Piper claps. “Oh, it looks so great. Thanks, Vince.”

“Anytime,” I lie, passing the ladder off to her. Oliver takes over and they continue along the wall so I can stay by the door.

I take a deep breath. The usually dark alcove is less dark now with the lights hung everywhere, yet the ambience is somehow soothing.

Fletcher’s eyes are full of worry. I can feel the question, or accusation, or plea to be safe burning on his lips, yet he keeps them all to himself.

I take a drink from my water bottle, then reach out to brush the drywall from his beard. “You’re a mess.”

He seems surprised by the gesture, running his hand through his facial hair. “Am I? All part of the job, I guess.”

I flick my eyes toward Piper and Oliver, laughing as they fumble with the lights. “Still, though. You should be careful of what you wear to work.”

He looks down suddenly, as if he’s worried he has a hole in the crotch or something.

I laugh. “I just mean, you shouldn’t wear those jeans around me.”

He seems even more confused.

I lean in. “Piper caught me staring at you.”

Fletcher’s eyes light up. “Oh, yeah?”

“Totally called me out on it.”

He brushes his hands over his pants. “These aren’t even my good pair.”

I chuckle. The guy could wear neon corduroy for all I care. I’d still find him hot.

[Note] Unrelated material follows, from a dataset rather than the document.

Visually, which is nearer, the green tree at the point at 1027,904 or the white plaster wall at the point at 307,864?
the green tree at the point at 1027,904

His eyes soften, and he looks around before saying, “I didn’t think you were out to anyone here.”

“I’m not. But not because I didn’t want to be. They just never asked.”

“You know, you can let others in. You don’t need to wait for them to discover all your secrets.”

I tug at my shirt, skin hot.

Over the last year, working here has become… comforting. Quiet. Predictable. A place where nobody asks questions I don’t want to answer. I thought that’s why I felt safe here. It made it easy to stay in the shadows. Kept the attention off me.

But ever since Declan started dating Seth, I’ve realized it’s more than that.

I see myself in the people around me. The way Declan and Seth laugh so openly with their arms around each other, unbothered to show affection in front of people.

Or how Pete and Andy often stroll in, holding hands.

How Oliver flirts with every available guy—and even the unavailable ones.

Nobody bats an eye at same-sex relationships here. Piper hadn’t even questioned it when she caught me watching Fletcher. It was just another budding romance to her.

“Didn’t think they’d care, I guess,” I say finally.

Fletcher frowns. “Why wouldn’t they? You’re their friend.”

“No, I’m not.” I shrug. “I’m just the guy who mans the door.”

Fletcher’s frown deepens. He shakes his head. “They care about you, Vince.”

I look away, unconvinced.

“Boss, we need you in the bathroom,” someone says from the hall. “We have some questions.”

Fletcher sighs. “Sure, Ahmed. Be right there.”